Weekly Wire
Nashville Scene Lasting Echoes

Two bands--one British, the other American--release enduring rock albums

By Noel Murray

MAY 8, 2000:  Marah's second album closes with the sound of a bus rattling down the road, past the sounds of Spanish-speaking voices and doo-wop music and the distant echo of one of Marah's own songs. The group's first album, Let's Cut the Crap and Hook up Later on Tonight, closed with a hidden track of its own--a raucous, hilarious hootenanny comparing a slacker postgraduate and a Pennsylvania hillbilly who listen to the same college rock station. On both records, it seems, the Philadelphia rock band makes a thesis statement in its closing moments.

Let's Cut the Crap's finale reinforced that record's general feel--more rural than urban. If the first album had Marah on a road trip to the sticks, Kids in Philly has them on a tour of the Philadelphia neighborhoods, traveling on that bus that we hear at album's end. From the opening notes of the first track, "Faraway You," it's clear the band is off in a new direction. The song begins with an alarm blare followed by a rapid-fire banjo riff, over which lead singer Dave Bielanko lets fly with a breathless tumble of words. It's the first of many moments on the album that recall both The Rolling Stones' Exile on Main Street and Bruce Springsteen's The Wild, the Innocent, and the E-Street Shuffle.
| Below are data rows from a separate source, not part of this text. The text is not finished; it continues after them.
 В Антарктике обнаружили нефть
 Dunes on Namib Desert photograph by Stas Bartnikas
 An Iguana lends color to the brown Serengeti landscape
In fact, Kids in Philly is in the great rock 'n' roll tradition of "city albums," and like its predecessors, it seems equally influenced by old-school rock, Latin rhythms, and sweet soul. The backing "doo-doo-doo"s, the pumping horns, and the lyrical references to Van Morrison and Little Richard speak to Marah's newfound need to connect the dots of rock 'n' roll history and to acknowledge their home city's place in the big picture.
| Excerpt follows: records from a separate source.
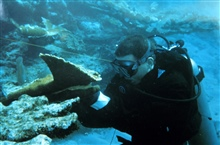 A diver prepares to reattach an Elkhorn coral fragment.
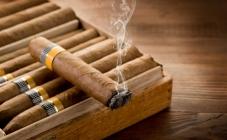 Cigare izvor velikog muškog užitka ali i mnogih žena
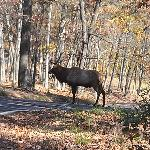 Lone Elk Park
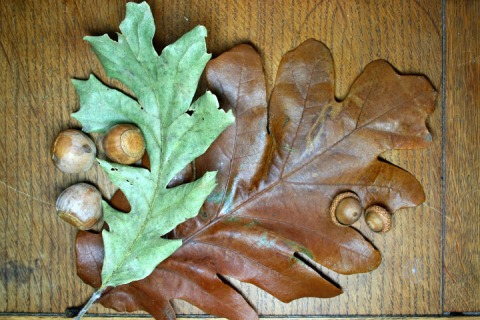 Comparing a bur oak leaf and acorns (green leaf and acorns on left) to leaf and acorns from Seattle (brown leaf and acorns on right)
Which brings up the other new weapon in Marah's arsenal: the lyrics. Dave Bielanko and his brother Serge wrote some sharp songs for the first record, but nothing compared to the brash and colorful stories that make Kids in Philly so damned exciting. "Faraway You" is one of several songs that overwhelm the listener with descriptions of people and objects on the Philadelphia streets.

But the two Bielankos aren't just writing a love letter to the wonders of their hometown; they start macro and work micro, letting their candid snapshots set the scene for tales of lovers torn apart, junkies who gather under bridges, and crimes of convenience. Short, jaunty pop songs like "Point Breeze" and "My Heart Is the Bums on the Street" represent the musical spirit of Kids in Philly, but the album's masterpiece is "Round Eye Blues"--a Vietnam flashback that hooks the passion of Motown and Phil Spector to the inner-city youths who died in the jungle. A close second is "It's Only Money, Tyrone," in which a murdered woman floats to the surface of the river with all the other garbage that "someday...comes back."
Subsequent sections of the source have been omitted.